Hace un tiempo, un amigo, artista plástico, fue a ver la muestra del que por entonces era el escultor más famoso del mundo, un americano. Entre todas las piezas en exposición había una que se destacaba: ocho metros de algo lleno de botellas de vino congeladas, en cuyo interior flotaban hollejos transparentes de uva blanca, tenedores y cuchillos incrustados en pedazos de vidrio, aluminio o mármol, baba momificada de crustáceos del Paleolítico. Mi amigo se interesó tanto por la disposición de la serie heterogénea de elementos en el espacio como por su condición de producto integral o yuxtapuesto y fragmentario.
Así, se acercó a la curadora de la muestra y le preguntó cómo habían hecho para trasladar la obra desde Nueva York hasta Buenos Aires. ¿Era una obra entera o se trataba de un objeto desmontable? La curadora le explicó que se trataba de una especie de rompecabezas, que el escultor –Lynird Skynird, Tini Pitigrill o algo así– había agregado a su envío una serie de mapas o planos donde se explicaba la función y punto de encastre de cada parte, y que en la sala habían procedido a armarla con religiosa observancia de las instrucciones.
Dicho esto, la curadora se fue a hacer sociales a otra zona de la sala. Segundos después, un guardia de seguridad, de aquellos atentos a que en eventos como ése nadie se robe una pelela, un paraguas o una cucharita asegurada en millones, se acercó a mi amigo y le confió el secreto: la obra difería de la versión original. Tenía un cambio. El se había ocupado de hacerlo. “¿Ve, ahí arriba, la imagen de la Virgen? La vería mejor si estuviera subido sobre una escalera. Como la Asociación de Trabajadores del Estado está en huelga, fuimos nosotros, los guardias, los que tuvimos que armar la escultura. Y en el plano había un error. Esa Virgen metida en una especie de cavernita, le estaba dando la espalda al público. Es evidente que el escultor se equivocó. ¡Usted se imaginará que con la fe que le tenemos en la Argentina, la Virgen tiene que estar de frente a nosotros, bendiciéndonos!”

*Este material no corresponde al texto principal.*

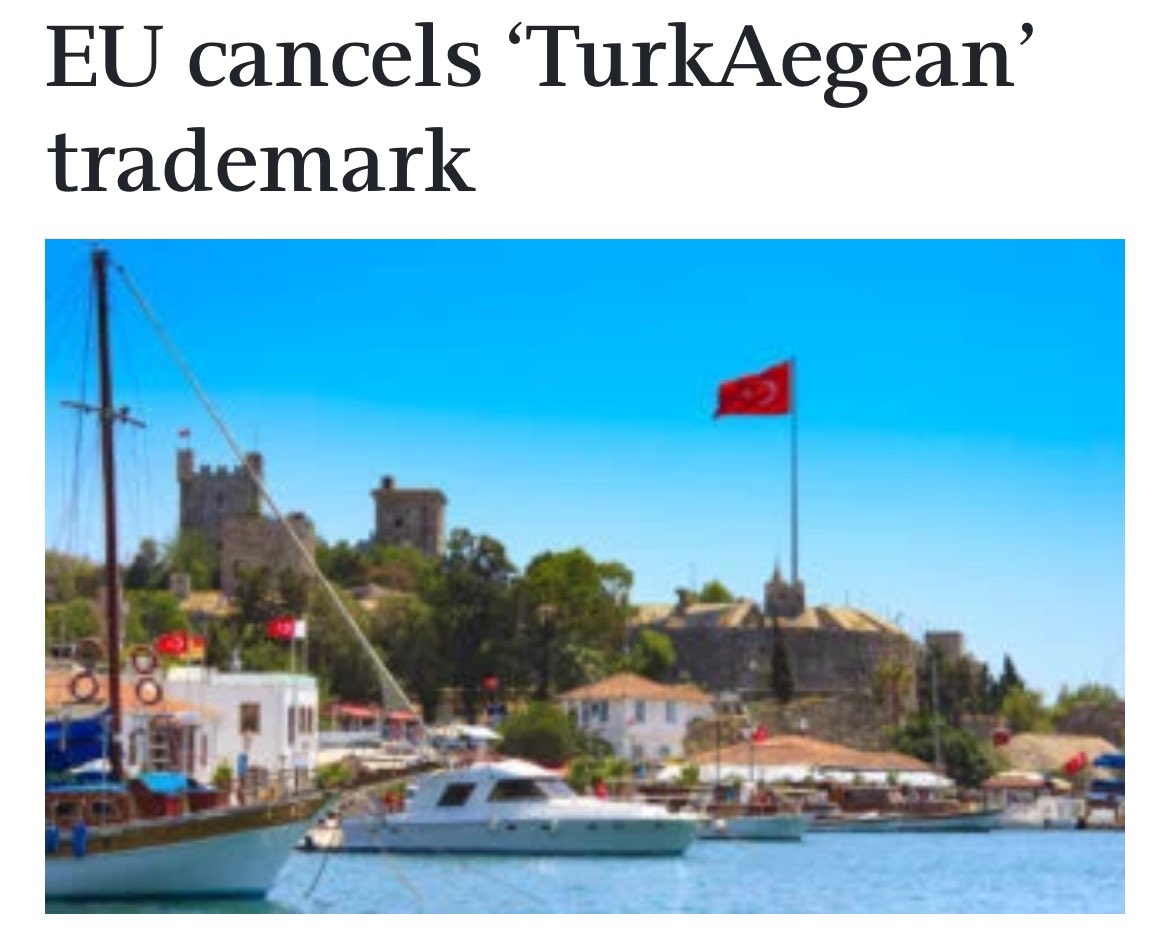 12 Ocak tarihli Yunan Kathimerini gazetesi çok mutlu. Avrupa Birliği Fikri Mülkiyet Ofisi (EUIPO), Türk Turizm Kuruluşu tarafından 16 Aralık 2021 tarihinde AB içinde kullanım için tescil edilen “TürkEge-TurkAegean” ticari markasını iptal etmiş. 
Bu kararı 2025’in başlarında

La verdadera performance no era, entonces, lo expuesto, sino la manipulación del guardia. Su afán por colocar las cosas “en el lugar que corresponden” no ejemplifica un sentido particular de la belleza, ni el respeto por la verdad, sino la sumisión de un alma al látigo de la ideología de sus mandatarios. El guardia ni siquiera pudo pensar que –en ese esquema– la disposición de la Virgen pudiera responder a un acto volitivo. Si hubiese tenido poder, habría intentado prohibir la muestra, acusando al expositor de borracho, soberbio, risible, anticatólico y recurrido incluso, como argumento probatorio, a los buenos oficios de algún Tribunal de lnquisición con sede en Toledo o Sevilla.
Como su poder era subrepticio, este improvisado comisario de la cultura corrigió lo hecho. Bastaba leer el plano, el texto enviado por el artista, para entender aquello que decía y aquello que no decía. Pero en almas oprimidas por la devoción al ideal del amo, se sale a actuar por lo que se cree que el amo espera, no sólo por lo que el amo pide. Así, sienten que se elevan del surco a una cierta categoría de nobleza.
En ocasiones, la vida –como en Jacob von Gunten, de Robert Walser– se convierte en una escuela de servidumbre. Quizás aquel guardia haya sido ascendido a encargado de sala.